Officials with Tradepoint Atlantic declined to comment and the development team behind Baltimore Crossroads could not be reached for comment.

“The best choice for Baltimore City, Baltimore County, the region and the state is the Port Covington site,” Kamenetz said. “It checks off all of their boxes and that’s why I called on all of our state leaders to coalesce around Port Covington so that Amazon clearly focuses on the premier location and that improves our chances.”

Seattle-based Amazon announced last week that it is searching for a location to build a second headquarters campus that could employ 50,000 people.

Amazon’s wish list includes an initial 500,000 square feet of space in an urban or suburban area, with access to highways, airports and public transportation, as well as a qualified technology workforce in the area. Proposals are due Oct. 19. Amazon plans to choose a location next year.

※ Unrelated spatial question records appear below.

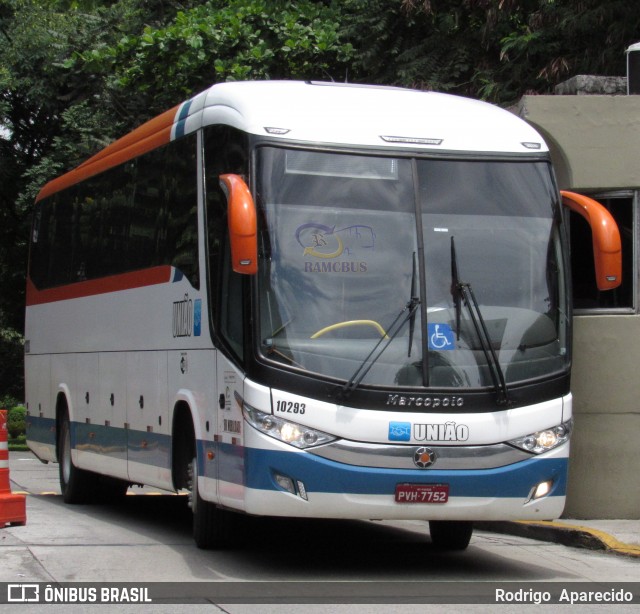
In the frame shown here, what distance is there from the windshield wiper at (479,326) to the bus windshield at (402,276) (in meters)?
0.01

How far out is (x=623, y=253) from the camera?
43.8 ft

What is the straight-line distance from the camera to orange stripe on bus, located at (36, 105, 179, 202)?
1224 cm

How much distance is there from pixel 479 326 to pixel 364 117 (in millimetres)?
1842

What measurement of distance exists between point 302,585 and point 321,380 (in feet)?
4.62

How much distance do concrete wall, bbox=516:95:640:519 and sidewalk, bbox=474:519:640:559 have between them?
1.13 ft


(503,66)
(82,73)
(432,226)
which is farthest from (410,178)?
(82,73)

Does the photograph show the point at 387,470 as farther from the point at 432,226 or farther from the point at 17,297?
the point at 17,297

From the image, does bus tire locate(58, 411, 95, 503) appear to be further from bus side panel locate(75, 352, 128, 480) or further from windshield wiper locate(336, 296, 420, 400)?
windshield wiper locate(336, 296, 420, 400)

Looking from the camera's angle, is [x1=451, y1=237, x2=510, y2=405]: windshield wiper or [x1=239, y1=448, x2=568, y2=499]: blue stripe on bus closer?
[x1=239, y1=448, x2=568, y2=499]: blue stripe on bus

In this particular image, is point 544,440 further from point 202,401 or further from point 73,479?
point 73,479

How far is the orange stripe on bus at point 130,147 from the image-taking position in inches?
482

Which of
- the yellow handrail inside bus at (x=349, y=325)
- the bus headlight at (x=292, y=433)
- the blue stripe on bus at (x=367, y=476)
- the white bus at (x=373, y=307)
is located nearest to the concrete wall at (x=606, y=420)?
the white bus at (x=373, y=307)

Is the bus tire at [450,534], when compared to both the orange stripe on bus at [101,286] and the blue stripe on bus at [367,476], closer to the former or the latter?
the blue stripe on bus at [367,476]

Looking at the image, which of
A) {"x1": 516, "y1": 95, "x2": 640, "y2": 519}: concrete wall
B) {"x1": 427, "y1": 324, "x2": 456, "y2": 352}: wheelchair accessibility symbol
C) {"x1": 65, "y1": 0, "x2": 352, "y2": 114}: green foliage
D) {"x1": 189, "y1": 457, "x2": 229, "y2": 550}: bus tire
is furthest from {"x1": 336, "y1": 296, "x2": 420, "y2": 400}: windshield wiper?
{"x1": 65, "y1": 0, "x2": 352, "y2": 114}: green foliage
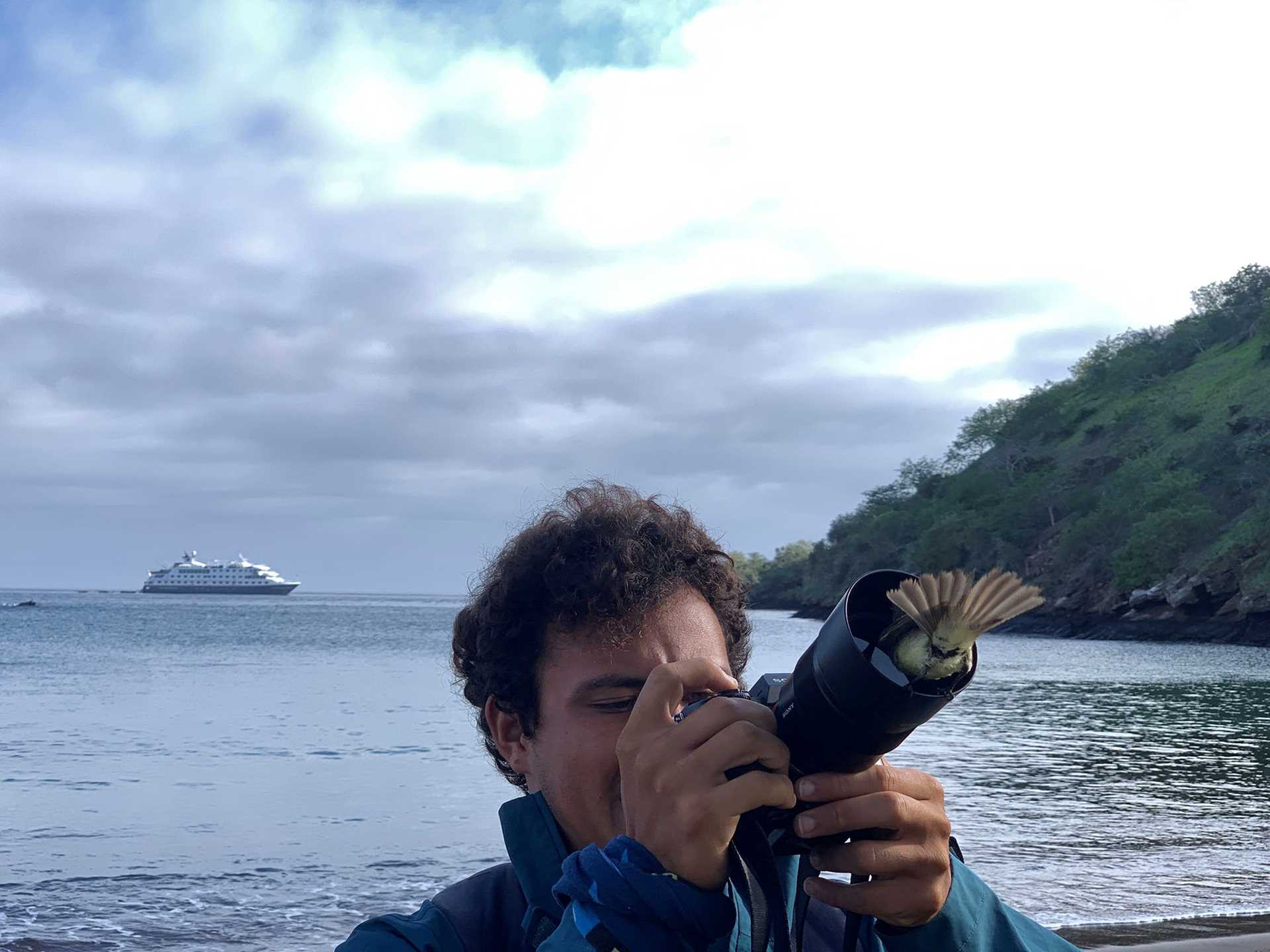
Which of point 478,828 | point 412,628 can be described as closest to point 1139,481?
point 412,628

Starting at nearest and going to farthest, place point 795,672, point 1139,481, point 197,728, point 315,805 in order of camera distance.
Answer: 1. point 795,672
2. point 315,805
3. point 197,728
4. point 1139,481

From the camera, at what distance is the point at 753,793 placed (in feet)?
4.73

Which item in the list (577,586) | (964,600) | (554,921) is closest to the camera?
(964,600)

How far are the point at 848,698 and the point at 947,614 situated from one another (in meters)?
0.19

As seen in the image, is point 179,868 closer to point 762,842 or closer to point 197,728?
point 762,842

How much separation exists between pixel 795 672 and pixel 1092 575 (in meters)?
69.0

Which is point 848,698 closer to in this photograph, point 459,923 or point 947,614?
point 947,614

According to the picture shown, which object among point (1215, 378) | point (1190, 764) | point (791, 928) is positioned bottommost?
point (1190, 764)

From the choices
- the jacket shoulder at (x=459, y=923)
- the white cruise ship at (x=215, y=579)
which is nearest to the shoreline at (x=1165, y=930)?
the jacket shoulder at (x=459, y=923)

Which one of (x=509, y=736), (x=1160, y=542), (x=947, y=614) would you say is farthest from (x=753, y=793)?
(x=1160, y=542)

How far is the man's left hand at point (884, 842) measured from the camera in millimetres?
1471

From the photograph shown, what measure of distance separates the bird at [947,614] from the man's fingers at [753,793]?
28 cm

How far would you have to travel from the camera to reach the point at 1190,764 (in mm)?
15914

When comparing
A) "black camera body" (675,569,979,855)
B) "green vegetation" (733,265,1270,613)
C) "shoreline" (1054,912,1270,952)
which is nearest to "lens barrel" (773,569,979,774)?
"black camera body" (675,569,979,855)
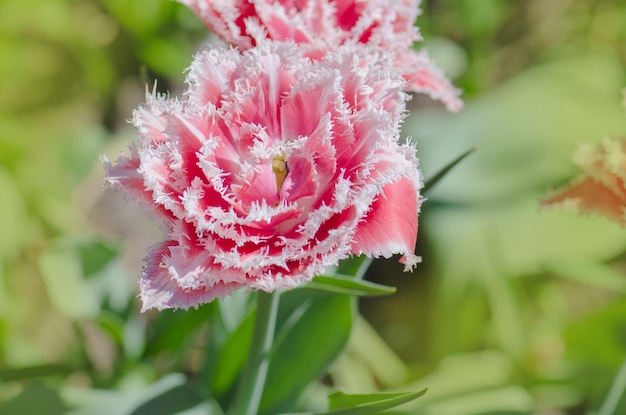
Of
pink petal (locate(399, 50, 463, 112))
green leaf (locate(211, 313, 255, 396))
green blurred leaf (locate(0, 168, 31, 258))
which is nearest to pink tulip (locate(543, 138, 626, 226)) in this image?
pink petal (locate(399, 50, 463, 112))

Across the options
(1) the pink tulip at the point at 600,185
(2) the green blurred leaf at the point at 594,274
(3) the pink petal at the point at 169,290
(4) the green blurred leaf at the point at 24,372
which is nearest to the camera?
(3) the pink petal at the point at 169,290

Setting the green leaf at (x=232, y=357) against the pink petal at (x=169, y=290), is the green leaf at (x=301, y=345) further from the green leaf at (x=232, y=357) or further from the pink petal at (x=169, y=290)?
the pink petal at (x=169, y=290)

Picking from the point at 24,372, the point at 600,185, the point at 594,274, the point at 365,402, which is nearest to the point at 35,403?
the point at 24,372

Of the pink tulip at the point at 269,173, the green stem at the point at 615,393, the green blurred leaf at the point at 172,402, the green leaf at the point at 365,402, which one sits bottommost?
the green stem at the point at 615,393

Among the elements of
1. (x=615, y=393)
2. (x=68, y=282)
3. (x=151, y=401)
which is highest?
(x=68, y=282)

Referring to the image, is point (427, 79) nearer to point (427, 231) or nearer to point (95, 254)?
point (95, 254)

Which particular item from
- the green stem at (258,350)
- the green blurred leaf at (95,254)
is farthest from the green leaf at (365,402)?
the green blurred leaf at (95,254)

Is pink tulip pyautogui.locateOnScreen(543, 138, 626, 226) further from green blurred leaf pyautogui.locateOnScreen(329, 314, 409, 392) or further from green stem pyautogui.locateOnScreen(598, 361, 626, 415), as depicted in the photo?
green blurred leaf pyautogui.locateOnScreen(329, 314, 409, 392)
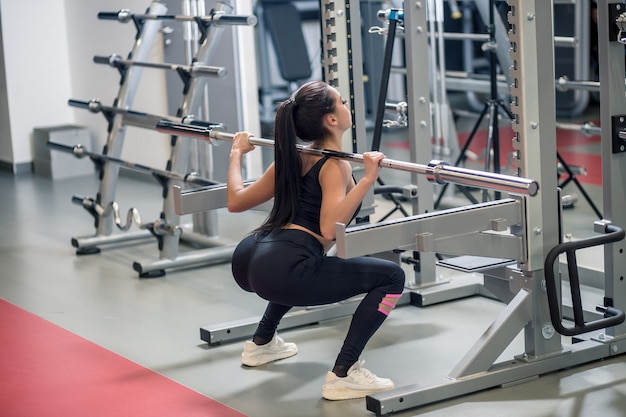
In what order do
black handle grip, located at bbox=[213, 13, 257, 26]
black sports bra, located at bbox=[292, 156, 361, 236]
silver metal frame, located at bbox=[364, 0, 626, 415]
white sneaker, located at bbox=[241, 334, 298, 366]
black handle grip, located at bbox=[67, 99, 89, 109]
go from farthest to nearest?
black handle grip, located at bbox=[67, 99, 89, 109] < black handle grip, located at bbox=[213, 13, 257, 26] < white sneaker, located at bbox=[241, 334, 298, 366] < black sports bra, located at bbox=[292, 156, 361, 236] < silver metal frame, located at bbox=[364, 0, 626, 415]

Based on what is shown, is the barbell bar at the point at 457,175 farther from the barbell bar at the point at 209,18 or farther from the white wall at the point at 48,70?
the white wall at the point at 48,70

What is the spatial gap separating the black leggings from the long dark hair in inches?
3.6

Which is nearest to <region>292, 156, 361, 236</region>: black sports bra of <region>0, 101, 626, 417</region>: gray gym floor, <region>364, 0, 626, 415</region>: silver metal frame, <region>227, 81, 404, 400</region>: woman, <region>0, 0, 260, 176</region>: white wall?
<region>227, 81, 404, 400</region>: woman

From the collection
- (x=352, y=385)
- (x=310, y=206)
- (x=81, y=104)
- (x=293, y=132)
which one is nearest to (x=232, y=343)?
(x=352, y=385)

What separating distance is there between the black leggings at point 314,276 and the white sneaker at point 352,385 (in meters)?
0.05

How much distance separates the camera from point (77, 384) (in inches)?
145

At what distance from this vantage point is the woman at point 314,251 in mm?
3322

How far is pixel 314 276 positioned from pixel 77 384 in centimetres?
104

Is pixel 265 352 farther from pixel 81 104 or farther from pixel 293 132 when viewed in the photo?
pixel 81 104

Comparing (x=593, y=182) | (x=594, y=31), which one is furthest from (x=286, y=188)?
(x=594, y=31)

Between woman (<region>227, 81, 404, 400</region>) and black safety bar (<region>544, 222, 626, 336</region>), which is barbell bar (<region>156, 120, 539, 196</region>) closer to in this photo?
woman (<region>227, 81, 404, 400</region>)

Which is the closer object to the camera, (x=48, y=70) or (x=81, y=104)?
(x=81, y=104)

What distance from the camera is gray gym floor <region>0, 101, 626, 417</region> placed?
335 cm

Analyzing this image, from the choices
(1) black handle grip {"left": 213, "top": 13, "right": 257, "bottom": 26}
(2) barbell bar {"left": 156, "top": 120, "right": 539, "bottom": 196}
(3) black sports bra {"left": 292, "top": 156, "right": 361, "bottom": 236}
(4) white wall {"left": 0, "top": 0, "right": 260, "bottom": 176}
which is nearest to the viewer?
(2) barbell bar {"left": 156, "top": 120, "right": 539, "bottom": 196}
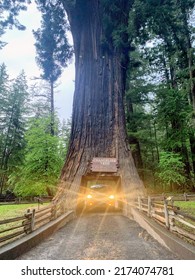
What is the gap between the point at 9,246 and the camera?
4.92 m

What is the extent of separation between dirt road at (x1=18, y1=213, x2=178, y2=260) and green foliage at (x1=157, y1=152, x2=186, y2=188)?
46.1 feet

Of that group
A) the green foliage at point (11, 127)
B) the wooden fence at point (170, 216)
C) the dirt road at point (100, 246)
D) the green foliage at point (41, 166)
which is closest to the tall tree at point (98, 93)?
the wooden fence at point (170, 216)

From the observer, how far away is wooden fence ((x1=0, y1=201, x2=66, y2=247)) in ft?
17.9

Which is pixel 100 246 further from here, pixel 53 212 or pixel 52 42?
pixel 52 42

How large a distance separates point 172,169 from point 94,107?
11492mm

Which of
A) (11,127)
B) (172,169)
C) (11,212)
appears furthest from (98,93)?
(11,127)

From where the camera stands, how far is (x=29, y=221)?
662cm

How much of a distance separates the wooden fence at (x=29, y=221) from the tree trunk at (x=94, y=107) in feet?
6.39

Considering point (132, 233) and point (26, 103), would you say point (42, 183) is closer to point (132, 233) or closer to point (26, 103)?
point (132, 233)

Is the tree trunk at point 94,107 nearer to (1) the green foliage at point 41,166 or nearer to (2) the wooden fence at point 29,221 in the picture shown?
(2) the wooden fence at point 29,221

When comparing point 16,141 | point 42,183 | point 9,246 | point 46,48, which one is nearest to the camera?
point 9,246

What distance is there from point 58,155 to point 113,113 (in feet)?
30.8

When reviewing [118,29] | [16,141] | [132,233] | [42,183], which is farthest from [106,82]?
[16,141]

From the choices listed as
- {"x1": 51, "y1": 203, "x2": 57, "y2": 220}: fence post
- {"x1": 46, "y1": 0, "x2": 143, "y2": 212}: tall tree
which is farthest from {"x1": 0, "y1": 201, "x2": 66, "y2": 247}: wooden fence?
{"x1": 46, "y1": 0, "x2": 143, "y2": 212}: tall tree
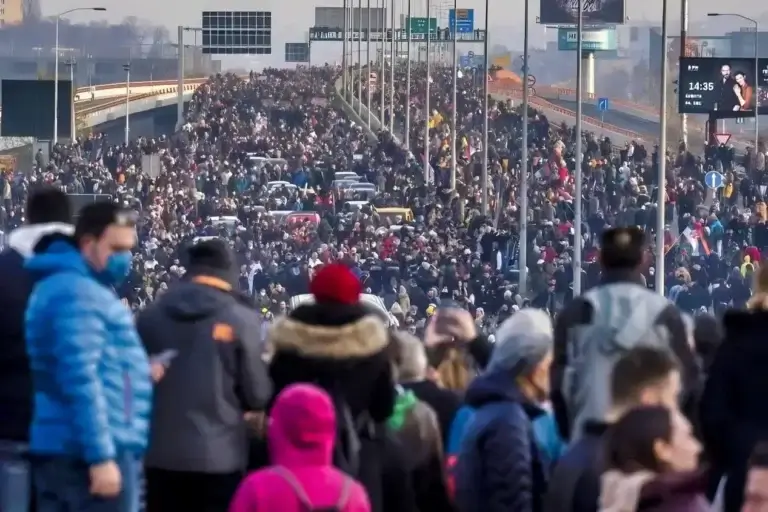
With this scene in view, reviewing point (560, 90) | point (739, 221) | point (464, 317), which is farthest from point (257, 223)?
point (560, 90)

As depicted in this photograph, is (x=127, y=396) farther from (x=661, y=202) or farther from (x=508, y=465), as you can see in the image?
(x=661, y=202)

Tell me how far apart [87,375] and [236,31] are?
130 meters

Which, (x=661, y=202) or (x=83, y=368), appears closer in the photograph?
(x=83, y=368)

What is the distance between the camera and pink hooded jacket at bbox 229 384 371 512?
5605mm

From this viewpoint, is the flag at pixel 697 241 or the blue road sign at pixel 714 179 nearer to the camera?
the flag at pixel 697 241

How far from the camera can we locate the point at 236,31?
→ 136m

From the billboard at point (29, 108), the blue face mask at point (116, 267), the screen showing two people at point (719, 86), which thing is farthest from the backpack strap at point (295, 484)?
the billboard at point (29, 108)

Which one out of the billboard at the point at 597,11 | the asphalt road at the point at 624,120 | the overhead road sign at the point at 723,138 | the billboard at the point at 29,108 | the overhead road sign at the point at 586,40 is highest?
the billboard at the point at 597,11

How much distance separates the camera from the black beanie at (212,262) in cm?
780

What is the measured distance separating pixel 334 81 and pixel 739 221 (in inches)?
4249

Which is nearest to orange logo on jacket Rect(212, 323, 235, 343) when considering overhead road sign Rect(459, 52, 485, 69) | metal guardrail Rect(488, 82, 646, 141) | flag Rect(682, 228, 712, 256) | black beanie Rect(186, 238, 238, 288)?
black beanie Rect(186, 238, 238, 288)

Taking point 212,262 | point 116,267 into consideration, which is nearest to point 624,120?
point 212,262

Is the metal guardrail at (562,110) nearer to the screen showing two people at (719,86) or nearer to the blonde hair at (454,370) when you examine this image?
the screen showing two people at (719,86)

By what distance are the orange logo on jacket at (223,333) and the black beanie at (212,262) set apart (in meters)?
0.32
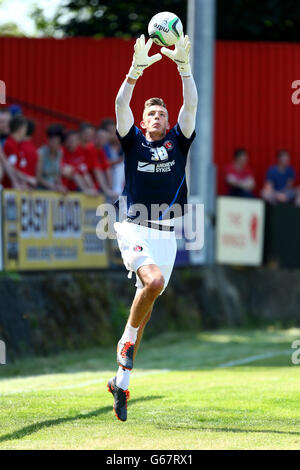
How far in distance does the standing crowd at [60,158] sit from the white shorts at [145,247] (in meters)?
5.48

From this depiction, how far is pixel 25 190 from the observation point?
1348 centimetres

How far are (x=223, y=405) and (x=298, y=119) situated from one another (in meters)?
16.4

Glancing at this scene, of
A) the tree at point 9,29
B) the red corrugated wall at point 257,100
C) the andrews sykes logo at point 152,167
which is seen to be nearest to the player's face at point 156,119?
the andrews sykes logo at point 152,167

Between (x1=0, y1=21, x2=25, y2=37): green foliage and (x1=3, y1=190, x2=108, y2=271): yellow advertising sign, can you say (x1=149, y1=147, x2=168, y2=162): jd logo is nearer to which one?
A: (x1=3, y1=190, x2=108, y2=271): yellow advertising sign

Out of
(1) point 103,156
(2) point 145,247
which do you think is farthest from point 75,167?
(2) point 145,247

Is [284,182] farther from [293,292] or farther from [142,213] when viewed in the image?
[142,213]

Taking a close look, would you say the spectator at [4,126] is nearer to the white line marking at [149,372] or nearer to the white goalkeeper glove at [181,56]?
the white line marking at [149,372]

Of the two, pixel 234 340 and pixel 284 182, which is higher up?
pixel 284 182

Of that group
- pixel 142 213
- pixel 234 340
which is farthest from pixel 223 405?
pixel 234 340

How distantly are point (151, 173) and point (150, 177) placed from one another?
4cm

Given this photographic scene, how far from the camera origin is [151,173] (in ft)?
26.8

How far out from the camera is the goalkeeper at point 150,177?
317 inches

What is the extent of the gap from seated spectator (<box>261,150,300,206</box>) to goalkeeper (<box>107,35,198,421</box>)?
40.0 feet

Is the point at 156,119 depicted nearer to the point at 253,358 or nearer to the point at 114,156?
the point at 253,358
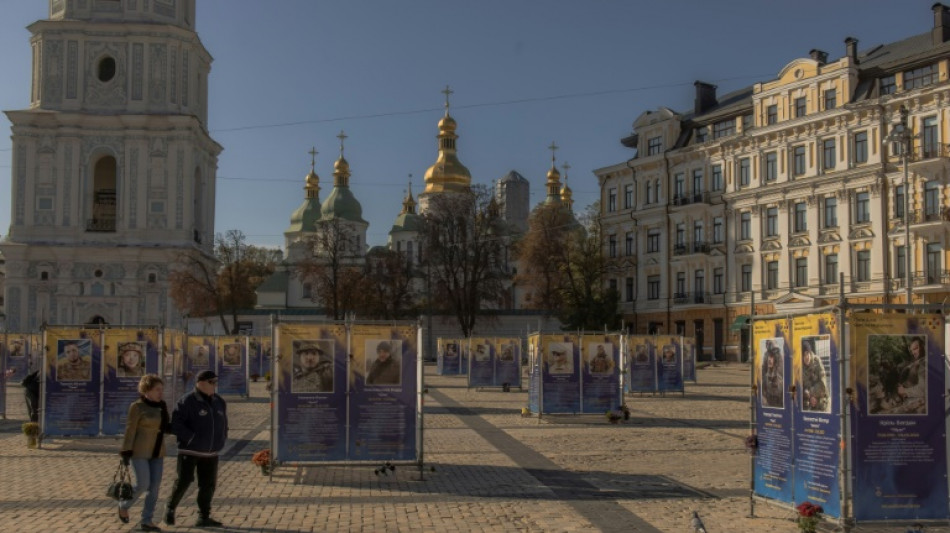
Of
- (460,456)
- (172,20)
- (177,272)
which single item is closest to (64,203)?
(177,272)

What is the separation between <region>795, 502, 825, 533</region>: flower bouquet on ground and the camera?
1031 cm

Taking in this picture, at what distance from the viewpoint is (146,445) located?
11219 millimetres

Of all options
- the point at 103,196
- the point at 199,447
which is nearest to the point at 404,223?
the point at 103,196

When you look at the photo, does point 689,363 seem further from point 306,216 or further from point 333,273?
point 306,216

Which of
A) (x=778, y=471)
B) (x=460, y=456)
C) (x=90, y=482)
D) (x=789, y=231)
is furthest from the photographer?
(x=789, y=231)

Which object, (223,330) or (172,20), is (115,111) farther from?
(223,330)

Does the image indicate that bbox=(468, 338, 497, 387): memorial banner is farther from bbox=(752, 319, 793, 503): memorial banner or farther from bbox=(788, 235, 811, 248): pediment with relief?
bbox=(752, 319, 793, 503): memorial banner

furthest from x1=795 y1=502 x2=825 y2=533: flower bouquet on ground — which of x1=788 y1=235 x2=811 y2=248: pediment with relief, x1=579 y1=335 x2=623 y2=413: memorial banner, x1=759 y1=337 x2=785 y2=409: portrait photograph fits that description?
x1=788 y1=235 x2=811 y2=248: pediment with relief

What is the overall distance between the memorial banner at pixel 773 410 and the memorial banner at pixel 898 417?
1018mm

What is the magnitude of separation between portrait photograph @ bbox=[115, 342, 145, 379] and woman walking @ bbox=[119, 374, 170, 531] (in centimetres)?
886

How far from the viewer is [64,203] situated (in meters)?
68.3

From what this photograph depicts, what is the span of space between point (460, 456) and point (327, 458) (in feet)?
10.8

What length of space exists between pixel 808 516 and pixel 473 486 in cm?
513

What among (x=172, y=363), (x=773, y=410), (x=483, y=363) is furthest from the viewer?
(x=483, y=363)
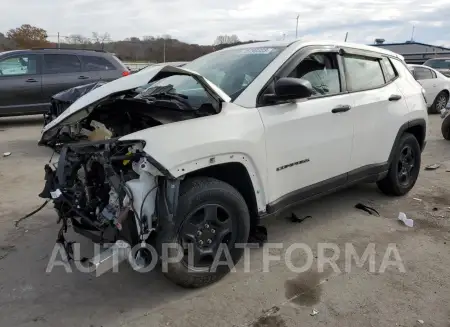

Port Covington is a $5.5 billion redevelopment proposal for a large swath of South Baltimore that’s largely owned by Sagamore Development Co., the development firm of Under Armour founder and CEO Kevin Plank. The mixed-use development will be anchored by a new campus for Under Armour and will be built over a 25-year time span.

Kamenetz explained his support for Port Covington in a guest editorial published on The Baltimore Sun’s website Friday. Hours later, Gov. Larry Hogan said he would personally pitch Amazon founder Jeff Bezos on the Port Covington site and would explore economic incentives for Amazon to locate in Baltimore.

Baltimore Sun reporter Erin Cox contributed to this article.